start
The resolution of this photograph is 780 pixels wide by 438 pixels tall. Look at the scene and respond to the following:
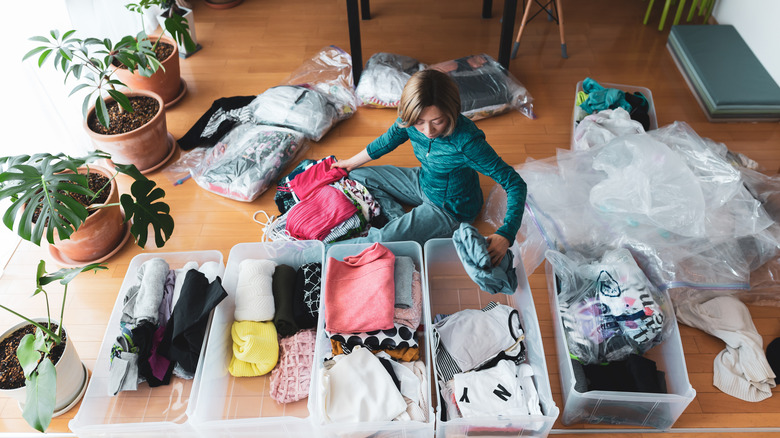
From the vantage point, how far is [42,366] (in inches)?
54.1

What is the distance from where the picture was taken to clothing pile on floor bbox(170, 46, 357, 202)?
220cm

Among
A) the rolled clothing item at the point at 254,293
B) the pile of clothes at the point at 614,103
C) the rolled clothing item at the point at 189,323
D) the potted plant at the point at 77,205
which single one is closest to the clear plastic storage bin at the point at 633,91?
the pile of clothes at the point at 614,103

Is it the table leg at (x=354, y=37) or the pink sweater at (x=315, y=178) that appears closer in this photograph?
the pink sweater at (x=315, y=178)

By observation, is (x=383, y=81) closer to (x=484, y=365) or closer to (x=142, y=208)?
(x=142, y=208)

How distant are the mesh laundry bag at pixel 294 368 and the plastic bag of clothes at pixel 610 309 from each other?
78 cm

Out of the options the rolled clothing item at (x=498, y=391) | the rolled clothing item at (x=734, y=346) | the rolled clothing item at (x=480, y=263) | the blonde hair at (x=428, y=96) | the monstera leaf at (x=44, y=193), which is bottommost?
the rolled clothing item at (x=734, y=346)

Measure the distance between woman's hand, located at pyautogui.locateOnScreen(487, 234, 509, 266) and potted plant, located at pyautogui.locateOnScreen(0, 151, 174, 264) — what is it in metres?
1.01

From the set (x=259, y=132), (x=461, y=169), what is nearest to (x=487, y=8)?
(x=259, y=132)

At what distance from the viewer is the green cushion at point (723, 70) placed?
95.8 inches

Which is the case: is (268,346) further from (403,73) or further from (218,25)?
(218,25)

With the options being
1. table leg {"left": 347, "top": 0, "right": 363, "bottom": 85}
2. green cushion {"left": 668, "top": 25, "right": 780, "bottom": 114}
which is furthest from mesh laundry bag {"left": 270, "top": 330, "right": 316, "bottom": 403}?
green cushion {"left": 668, "top": 25, "right": 780, "bottom": 114}

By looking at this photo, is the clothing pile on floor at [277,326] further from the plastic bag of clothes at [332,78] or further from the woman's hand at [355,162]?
the plastic bag of clothes at [332,78]

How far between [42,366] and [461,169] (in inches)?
51.1

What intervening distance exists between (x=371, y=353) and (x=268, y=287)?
15.8 inches
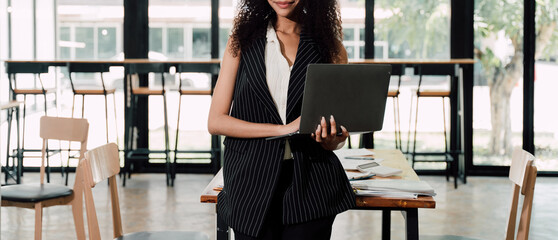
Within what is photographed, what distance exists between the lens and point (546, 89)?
6875mm

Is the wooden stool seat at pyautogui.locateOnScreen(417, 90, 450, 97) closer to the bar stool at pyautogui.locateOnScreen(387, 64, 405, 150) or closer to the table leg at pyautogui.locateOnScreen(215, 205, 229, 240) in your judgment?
the bar stool at pyautogui.locateOnScreen(387, 64, 405, 150)

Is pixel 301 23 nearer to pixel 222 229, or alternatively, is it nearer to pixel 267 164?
pixel 267 164

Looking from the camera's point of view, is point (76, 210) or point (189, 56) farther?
point (189, 56)

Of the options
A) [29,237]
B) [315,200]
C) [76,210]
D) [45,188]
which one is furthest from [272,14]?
[29,237]

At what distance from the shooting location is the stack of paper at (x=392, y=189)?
2117 millimetres

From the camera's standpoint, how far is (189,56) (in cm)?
709

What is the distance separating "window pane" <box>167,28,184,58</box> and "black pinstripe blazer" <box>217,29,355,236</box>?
533 cm

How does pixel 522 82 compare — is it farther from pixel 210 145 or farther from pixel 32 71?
pixel 32 71

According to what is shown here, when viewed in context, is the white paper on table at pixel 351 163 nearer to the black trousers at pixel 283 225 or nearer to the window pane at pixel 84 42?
the black trousers at pixel 283 225

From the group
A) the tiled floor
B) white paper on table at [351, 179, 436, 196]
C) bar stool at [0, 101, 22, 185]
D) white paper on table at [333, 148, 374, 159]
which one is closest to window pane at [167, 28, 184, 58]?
the tiled floor

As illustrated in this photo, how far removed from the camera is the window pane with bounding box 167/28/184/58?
7070 millimetres

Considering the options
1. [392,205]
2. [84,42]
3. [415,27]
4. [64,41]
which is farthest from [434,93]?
[392,205]

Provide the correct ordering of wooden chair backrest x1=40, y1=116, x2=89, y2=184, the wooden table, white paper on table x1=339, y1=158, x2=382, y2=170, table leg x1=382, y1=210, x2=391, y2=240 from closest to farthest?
the wooden table, white paper on table x1=339, y1=158, x2=382, y2=170, table leg x1=382, y1=210, x2=391, y2=240, wooden chair backrest x1=40, y1=116, x2=89, y2=184

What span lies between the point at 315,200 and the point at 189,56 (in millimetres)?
5465
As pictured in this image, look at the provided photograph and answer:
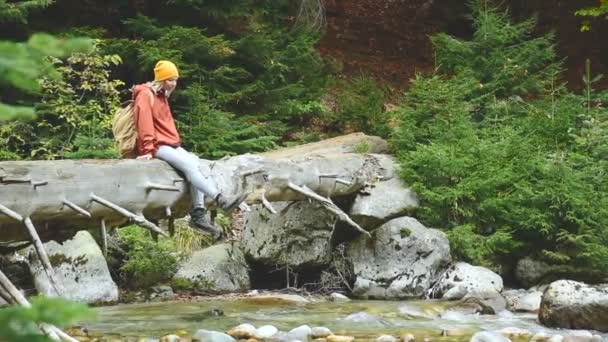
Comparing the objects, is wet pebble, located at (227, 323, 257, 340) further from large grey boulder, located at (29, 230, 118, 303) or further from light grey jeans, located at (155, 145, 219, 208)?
large grey boulder, located at (29, 230, 118, 303)

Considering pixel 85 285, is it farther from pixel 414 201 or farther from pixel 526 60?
pixel 526 60

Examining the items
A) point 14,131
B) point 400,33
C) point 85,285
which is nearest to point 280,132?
point 14,131

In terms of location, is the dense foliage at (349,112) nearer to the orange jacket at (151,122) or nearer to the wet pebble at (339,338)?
the orange jacket at (151,122)

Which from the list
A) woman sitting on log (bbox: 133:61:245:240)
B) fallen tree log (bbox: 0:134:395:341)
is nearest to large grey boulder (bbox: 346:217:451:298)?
fallen tree log (bbox: 0:134:395:341)

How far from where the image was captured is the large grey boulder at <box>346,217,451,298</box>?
10.1 metres

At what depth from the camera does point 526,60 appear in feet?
47.7

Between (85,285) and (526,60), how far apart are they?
341 inches

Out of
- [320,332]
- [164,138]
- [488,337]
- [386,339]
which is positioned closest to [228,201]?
[164,138]

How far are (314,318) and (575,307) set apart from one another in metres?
2.53

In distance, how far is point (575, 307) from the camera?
7.93 meters

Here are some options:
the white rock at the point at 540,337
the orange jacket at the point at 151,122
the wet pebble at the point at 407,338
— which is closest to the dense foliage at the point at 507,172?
the white rock at the point at 540,337

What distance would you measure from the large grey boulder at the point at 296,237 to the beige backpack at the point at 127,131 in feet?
9.82

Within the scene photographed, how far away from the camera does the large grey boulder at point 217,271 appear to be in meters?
10.5

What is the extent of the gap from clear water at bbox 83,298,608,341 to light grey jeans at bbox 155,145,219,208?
1247 mm
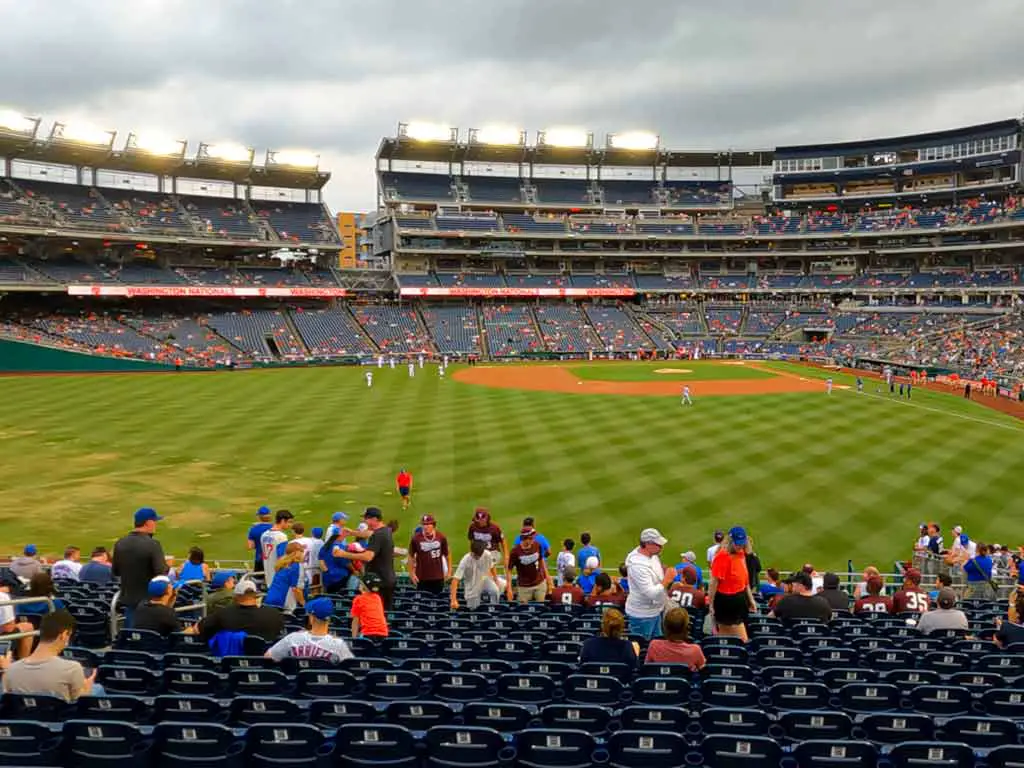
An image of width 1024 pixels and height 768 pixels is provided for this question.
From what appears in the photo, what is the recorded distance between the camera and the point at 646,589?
29.4 ft

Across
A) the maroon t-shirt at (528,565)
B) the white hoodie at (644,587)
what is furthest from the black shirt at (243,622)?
the maroon t-shirt at (528,565)

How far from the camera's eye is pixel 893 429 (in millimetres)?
34656

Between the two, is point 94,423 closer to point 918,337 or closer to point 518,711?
point 518,711

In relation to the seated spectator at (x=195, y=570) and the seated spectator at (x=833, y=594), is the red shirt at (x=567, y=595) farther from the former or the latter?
the seated spectator at (x=195, y=570)

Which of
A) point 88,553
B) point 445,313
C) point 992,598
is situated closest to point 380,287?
point 445,313

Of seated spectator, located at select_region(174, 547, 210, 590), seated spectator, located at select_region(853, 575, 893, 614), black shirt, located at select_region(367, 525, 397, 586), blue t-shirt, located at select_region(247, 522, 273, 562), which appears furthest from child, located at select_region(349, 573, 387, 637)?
seated spectator, located at select_region(853, 575, 893, 614)

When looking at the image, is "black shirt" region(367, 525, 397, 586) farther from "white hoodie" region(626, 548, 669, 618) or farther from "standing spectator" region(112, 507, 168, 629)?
"white hoodie" region(626, 548, 669, 618)

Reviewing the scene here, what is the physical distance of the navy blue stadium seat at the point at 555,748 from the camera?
4.84 m

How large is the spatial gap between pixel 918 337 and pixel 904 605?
6732cm

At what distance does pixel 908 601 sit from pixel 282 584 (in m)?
10.1

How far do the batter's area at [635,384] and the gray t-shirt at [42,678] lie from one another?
43.2m

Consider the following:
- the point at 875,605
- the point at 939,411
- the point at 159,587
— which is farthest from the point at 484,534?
the point at 939,411

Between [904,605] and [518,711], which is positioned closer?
[518,711]

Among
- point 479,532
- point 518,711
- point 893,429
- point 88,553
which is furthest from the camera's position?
point 893,429
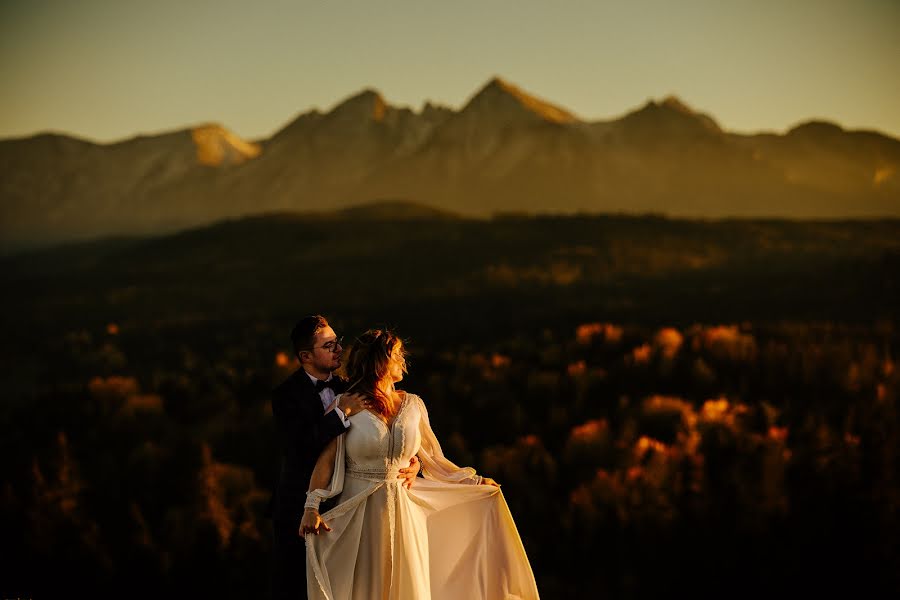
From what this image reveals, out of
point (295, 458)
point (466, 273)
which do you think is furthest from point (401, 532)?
point (466, 273)

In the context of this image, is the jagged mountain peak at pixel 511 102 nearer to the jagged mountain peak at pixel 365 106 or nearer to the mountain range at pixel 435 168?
the mountain range at pixel 435 168

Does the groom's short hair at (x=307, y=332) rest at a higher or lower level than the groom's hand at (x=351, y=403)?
higher

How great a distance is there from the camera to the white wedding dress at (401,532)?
4.40m

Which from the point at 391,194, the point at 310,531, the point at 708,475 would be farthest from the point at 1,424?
the point at 391,194

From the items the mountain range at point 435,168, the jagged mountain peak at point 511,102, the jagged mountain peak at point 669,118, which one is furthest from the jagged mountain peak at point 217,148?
the jagged mountain peak at point 669,118

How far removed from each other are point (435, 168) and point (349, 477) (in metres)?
66.7

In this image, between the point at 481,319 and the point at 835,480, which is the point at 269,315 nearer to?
the point at 481,319

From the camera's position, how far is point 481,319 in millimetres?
31625

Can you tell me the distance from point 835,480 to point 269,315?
27833 millimetres

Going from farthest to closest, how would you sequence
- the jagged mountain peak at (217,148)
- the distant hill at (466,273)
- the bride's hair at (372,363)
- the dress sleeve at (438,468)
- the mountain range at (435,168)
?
1. the jagged mountain peak at (217,148)
2. the mountain range at (435,168)
3. the distant hill at (466,273)
4. the dress sleeve at (438,468)
5. the bride's hair at (372,363)

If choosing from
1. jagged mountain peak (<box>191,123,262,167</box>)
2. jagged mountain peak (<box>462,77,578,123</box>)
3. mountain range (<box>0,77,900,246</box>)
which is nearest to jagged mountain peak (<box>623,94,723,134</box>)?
mountain range (<box>0,77,900,246</box>)

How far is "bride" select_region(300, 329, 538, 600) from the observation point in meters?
4.33

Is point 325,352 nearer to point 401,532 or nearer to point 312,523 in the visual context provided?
point 312,523

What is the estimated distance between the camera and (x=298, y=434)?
4.37 meters
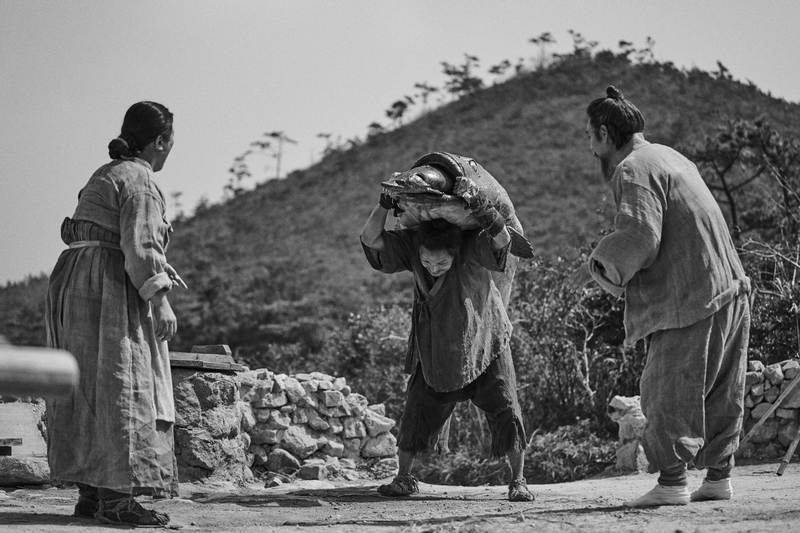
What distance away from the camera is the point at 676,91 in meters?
51.6

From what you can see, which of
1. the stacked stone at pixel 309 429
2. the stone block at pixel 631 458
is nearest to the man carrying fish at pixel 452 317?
the stacked stone at pixel 309 429

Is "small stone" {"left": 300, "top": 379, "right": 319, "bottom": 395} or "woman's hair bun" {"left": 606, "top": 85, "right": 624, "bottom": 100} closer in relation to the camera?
"woman's hair bun" {"left": 606, "top": 85, "right": 624, "bottom": 100}

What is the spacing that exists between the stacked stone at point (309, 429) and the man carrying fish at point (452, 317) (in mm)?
1921

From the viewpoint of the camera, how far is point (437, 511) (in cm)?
531

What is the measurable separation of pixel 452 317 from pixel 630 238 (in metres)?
1.39

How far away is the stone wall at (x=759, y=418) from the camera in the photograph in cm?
838

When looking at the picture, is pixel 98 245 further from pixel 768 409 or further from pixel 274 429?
pixel 768 409

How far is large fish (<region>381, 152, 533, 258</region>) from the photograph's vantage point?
5.50 m

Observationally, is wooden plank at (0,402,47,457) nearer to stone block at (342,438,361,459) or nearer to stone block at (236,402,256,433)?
stone block at (236,402,256,433)

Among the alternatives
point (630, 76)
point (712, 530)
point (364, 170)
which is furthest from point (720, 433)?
point (630, 76)

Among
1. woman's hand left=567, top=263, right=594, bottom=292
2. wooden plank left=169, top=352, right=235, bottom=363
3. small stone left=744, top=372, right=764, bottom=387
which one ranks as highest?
woman's hand left=567, top=263, right=594, bottom=292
end
GIVEN PROBLEM ::
Transcribe, without any alteration, the part that opens with the line containing "When looking at the picture, is" and closes with the last of the lines above, both ends included.

RESULT ::
When looking at the picture, is pixel 98 245 further from pixel 768 409 or further from pixel 274 429?
pixel 768 409

How far is large fish (<region>381, 152, 533, 258</region>) from the photograph's vantage point?
5.50 m

Observationally, is wooden plank at (0,402,47,457) nearer to stone block at (342,438,361,459) or nearer to stone block at (236,402,256,433)?
stone block at (236,402,256,433)

Among the alternatives
point (630, 76)
point (712, 530)
point (364, 170)
which is furthest from point (720, 433)?
point (630, 76)

Among
1. woman's hand left=567, top=263, right=594, bottom=292
2. wooden plank left=169, top=352, right=235, bottom=363
3. small stone left=744, top=372, right=764, bottom=387
which one ranks as highest?
woman's hand left=567, top=263, right=594, bottom=292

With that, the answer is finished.